Launched on August 12, Safe and Found is a collaboration between police and the Medic Alert Foundation, a not-for-profit famous for its life-saving bracelets and necklaces that let medicos know your allergies and other conditions.
Safe and Found helps police track missing people down by providing members with an ID bracelet with family and police contact details, as well as providing police an up-to-date photo and medical information.
The Initiative was developed by WA Police superintendent Steve Scott who noticed “one of the most prevalent” types of searches was for people with dementia.
“Previously WA Police would talk to families or carers as part of our response to the search however this was not the best model as families or carers were often distressed and unable to provide all the information we might need to plan our search operation,” Supt Scott said.
“I knew there had to be a better way for families and police to be better prepared.”
So far, the Initiative has helped locate three missing people and return them home quick and safe.
The first was for 74-year-old Harrisdale resident Richard Hoogewerf on September 13.
Mr Hoogewerf has dementia and had been reported missing by his wife Margaret.
“They had his profile already when I phoned the police and she took my name, she said ‘yeah I can see there’s an alert there’,” Ms Hoogewerf said.
“So, they had a picture of him and straight away they put it out to the Canning Vale Police and the police were here in about 10 or 15 minutes of my phone call and it seemed like they had air search and everything going very, very quickly.”
Originally hesitant of signing up because of the couple’s independence, Ms Hoogewerf says she was swayed by the benefit and became one of Safe and Found’s first members.

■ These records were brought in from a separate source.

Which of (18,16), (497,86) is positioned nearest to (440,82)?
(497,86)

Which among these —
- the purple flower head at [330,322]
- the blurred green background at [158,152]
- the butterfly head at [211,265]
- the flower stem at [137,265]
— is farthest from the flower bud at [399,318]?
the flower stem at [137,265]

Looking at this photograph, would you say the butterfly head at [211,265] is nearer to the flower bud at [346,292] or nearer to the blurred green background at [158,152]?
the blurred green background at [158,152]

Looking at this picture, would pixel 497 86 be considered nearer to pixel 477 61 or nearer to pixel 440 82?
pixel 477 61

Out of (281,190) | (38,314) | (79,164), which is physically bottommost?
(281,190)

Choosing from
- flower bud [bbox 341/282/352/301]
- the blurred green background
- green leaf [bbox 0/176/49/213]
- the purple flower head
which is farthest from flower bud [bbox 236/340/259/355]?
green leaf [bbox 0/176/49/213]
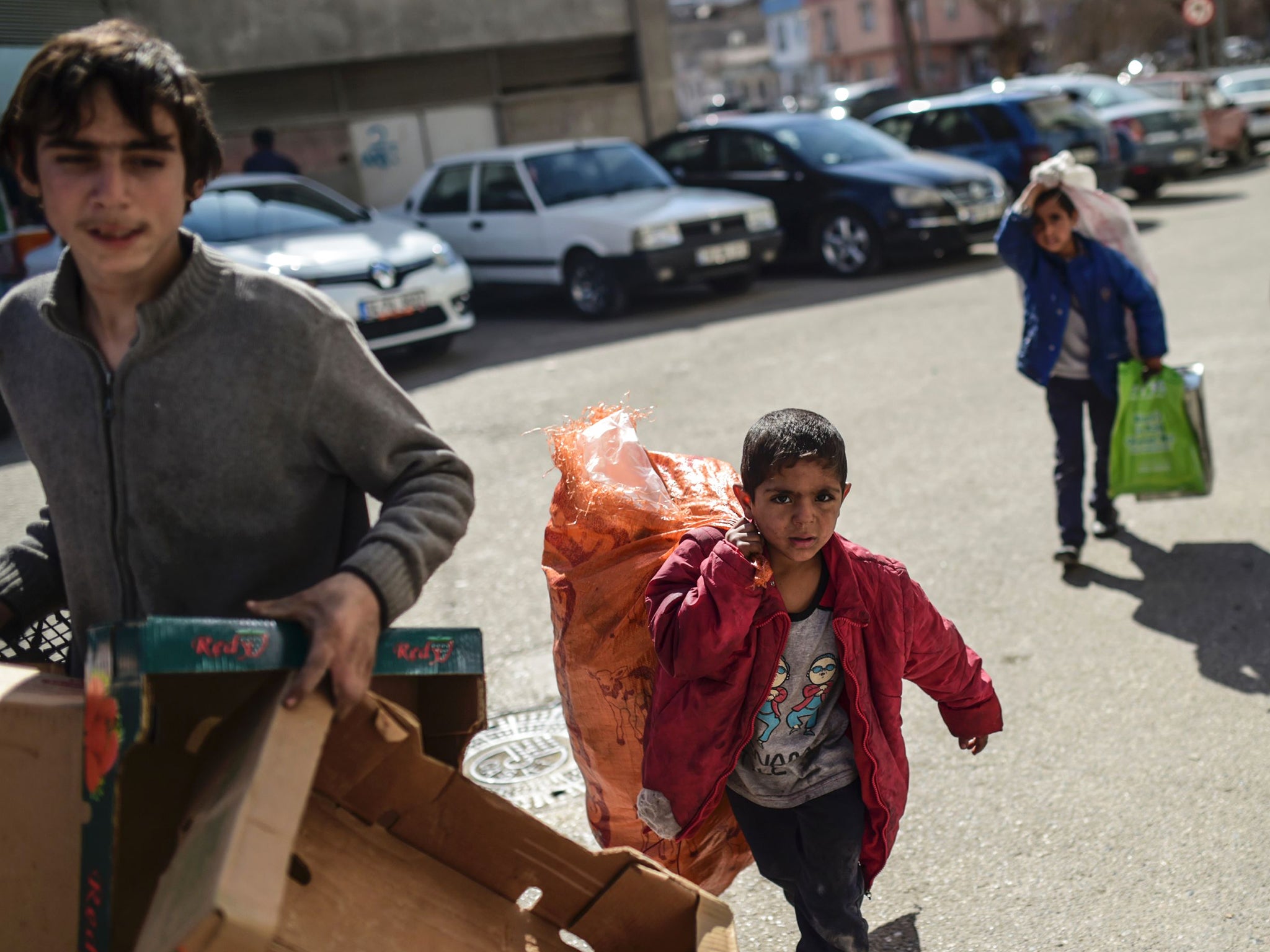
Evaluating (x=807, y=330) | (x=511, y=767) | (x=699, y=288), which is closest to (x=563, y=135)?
(x=699, y=288)

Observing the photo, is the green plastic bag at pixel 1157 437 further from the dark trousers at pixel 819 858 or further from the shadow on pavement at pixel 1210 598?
the dark trousers at pixel 819 858

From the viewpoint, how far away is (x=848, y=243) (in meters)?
13.7

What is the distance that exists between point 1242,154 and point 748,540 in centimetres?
2236

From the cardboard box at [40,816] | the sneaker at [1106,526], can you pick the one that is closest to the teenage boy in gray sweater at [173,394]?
the cardboard box at [40,816]

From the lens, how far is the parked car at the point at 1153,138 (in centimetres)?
1786

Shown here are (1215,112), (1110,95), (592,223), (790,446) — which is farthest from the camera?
(1215,112)

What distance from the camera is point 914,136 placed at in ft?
54.7

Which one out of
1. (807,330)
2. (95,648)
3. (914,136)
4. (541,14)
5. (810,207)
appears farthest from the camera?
(541,14)

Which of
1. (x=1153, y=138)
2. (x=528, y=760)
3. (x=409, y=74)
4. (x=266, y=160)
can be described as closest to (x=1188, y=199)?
(x=1153, y=138)

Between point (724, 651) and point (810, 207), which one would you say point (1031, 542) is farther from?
point (810, 207)

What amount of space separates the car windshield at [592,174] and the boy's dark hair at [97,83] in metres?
10.9

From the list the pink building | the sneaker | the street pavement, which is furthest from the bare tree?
the sneaker

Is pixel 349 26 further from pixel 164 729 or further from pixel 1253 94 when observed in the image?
pixel 164 729

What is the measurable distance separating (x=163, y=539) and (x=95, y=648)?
0.40 m
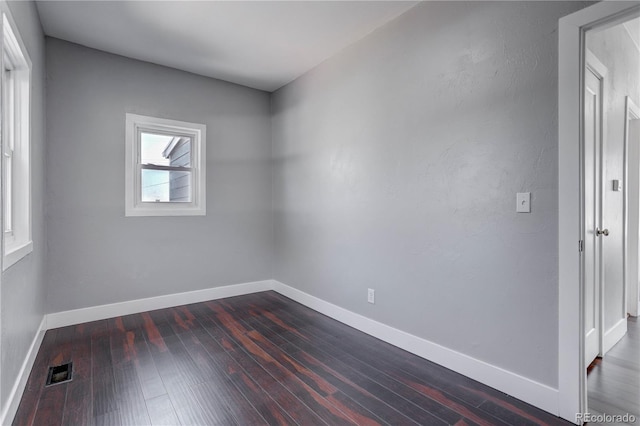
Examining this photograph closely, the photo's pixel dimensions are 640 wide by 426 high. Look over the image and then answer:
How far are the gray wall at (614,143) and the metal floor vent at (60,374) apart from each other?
13.5ft

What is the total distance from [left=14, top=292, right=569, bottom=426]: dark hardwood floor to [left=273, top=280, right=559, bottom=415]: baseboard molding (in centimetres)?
5

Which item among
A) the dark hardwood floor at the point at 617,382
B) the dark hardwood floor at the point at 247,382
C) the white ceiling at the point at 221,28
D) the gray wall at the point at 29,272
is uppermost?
the white ceiling at the point at 221,28

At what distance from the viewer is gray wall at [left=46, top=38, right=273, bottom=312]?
10.5ft

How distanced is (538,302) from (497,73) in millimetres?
1453

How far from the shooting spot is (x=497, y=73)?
211 centimetres

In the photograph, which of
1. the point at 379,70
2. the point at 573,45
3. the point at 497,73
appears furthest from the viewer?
the point at 379,70

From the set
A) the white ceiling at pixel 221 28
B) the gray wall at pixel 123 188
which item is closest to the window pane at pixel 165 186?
the gray wall at pixel 123 188

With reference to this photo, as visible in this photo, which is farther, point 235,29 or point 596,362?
point 235,29

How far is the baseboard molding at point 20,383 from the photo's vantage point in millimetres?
1704

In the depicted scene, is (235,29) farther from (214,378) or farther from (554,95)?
(214,378)

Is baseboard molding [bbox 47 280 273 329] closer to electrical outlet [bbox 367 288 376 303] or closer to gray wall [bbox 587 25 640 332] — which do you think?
electrical outlet [bbox 367 288 376 303]

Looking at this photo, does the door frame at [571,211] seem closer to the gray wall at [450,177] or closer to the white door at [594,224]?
the gray wall at [450,177]

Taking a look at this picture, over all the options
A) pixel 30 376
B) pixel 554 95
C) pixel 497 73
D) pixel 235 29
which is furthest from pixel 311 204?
pixel 30 376

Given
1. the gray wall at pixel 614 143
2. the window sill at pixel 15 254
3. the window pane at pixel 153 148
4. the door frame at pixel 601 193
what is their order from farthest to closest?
1. the window pane at pixel 153 148
2. the gray wall at pixel 614 143
3. the door frame at pixel 601 193
4. the window sill at pixel 15 254
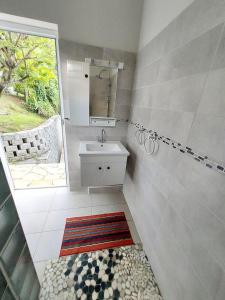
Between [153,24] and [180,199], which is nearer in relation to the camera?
[180,199]

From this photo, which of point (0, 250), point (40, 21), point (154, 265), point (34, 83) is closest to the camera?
point (0, 250)

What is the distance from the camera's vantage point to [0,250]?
2.04 feet

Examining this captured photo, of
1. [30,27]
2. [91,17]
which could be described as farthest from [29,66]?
[91,17]

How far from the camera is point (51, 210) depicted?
6.19 feet

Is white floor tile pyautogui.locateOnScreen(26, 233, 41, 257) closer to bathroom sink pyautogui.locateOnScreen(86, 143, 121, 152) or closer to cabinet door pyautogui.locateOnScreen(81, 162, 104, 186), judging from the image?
cabinet door pyautogui.locateOnScreen(81, 162, 104, 186)

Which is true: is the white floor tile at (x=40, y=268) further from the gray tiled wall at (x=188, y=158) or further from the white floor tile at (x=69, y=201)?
the gray tiled wall at (x=188, y=158)

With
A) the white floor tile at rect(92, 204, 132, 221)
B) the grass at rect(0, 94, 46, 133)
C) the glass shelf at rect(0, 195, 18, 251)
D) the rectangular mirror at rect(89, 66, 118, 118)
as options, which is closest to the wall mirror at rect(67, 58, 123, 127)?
the rectangular mirror at rect(89, 66, 118, 118)

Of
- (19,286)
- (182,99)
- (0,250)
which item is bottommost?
(19,286)

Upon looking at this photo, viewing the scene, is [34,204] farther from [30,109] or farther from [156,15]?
[156,15]

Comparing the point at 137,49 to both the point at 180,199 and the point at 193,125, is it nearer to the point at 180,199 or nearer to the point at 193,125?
the point at 193,125

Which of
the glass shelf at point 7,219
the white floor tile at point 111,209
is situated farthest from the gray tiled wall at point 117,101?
the glass shelf at point 7,219

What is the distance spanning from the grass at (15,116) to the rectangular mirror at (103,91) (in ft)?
4.28

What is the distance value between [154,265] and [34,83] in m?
2.79

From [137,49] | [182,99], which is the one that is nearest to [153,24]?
[137,49]
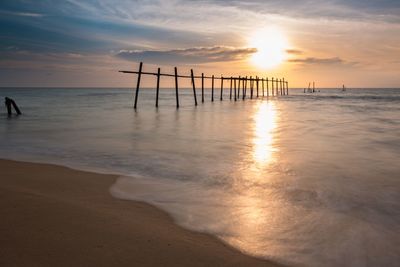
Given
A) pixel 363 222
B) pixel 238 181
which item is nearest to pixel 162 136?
pixel 238 181

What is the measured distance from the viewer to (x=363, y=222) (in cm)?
382

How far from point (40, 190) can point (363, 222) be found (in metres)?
3.84

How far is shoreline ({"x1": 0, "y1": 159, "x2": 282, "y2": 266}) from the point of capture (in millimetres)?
2566

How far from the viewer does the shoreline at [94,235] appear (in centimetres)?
257

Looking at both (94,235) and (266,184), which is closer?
Result: (94,235)

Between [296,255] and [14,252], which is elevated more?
[14,252]

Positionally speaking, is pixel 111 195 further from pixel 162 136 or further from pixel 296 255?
pixel 162 136

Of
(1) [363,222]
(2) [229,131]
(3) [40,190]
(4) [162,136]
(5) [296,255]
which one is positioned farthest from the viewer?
(2) [229,131]

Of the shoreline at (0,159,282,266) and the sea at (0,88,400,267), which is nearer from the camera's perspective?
the shoreline at (0,159,282,266)

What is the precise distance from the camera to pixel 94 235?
2943mm

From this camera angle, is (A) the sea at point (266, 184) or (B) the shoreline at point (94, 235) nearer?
(B) the shoreline at point (94, 235)

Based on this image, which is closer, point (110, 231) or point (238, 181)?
point (110, 231)

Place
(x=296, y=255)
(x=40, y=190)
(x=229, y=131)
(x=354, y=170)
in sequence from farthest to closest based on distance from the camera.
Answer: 1. (x=229, y=131)
2. (x=354, y=170)
3. (x=40, y=190)
4. (x=296, y=255)

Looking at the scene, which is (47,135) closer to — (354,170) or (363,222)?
(354,170)
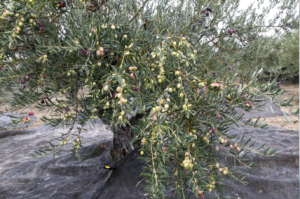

“I’m just so grateful we have an amazing police force and they’re very kind, they’re not judgemental or anything because obviously I felt guilty that I’d let him go but they were going ‘don’t, we understand’, just very grateful,” Ms Hoogewerf said.
Melville council has offered its residents subsidised membership through its Age Friendly Assistance Fund.
Mayor George Gear said the city was committed to supporting its community to live well with dementia, as well as supporting measures to prevent its onset.
“The City of Melville has the second highest number of people living with dementia compared to other local governments in WA and so we recognise the importance of being an age-friendly city,” Mr Gear said.
There have been 138 searches by WA police for dementia patients this year, which is expected to rise to 150 by the end of the year.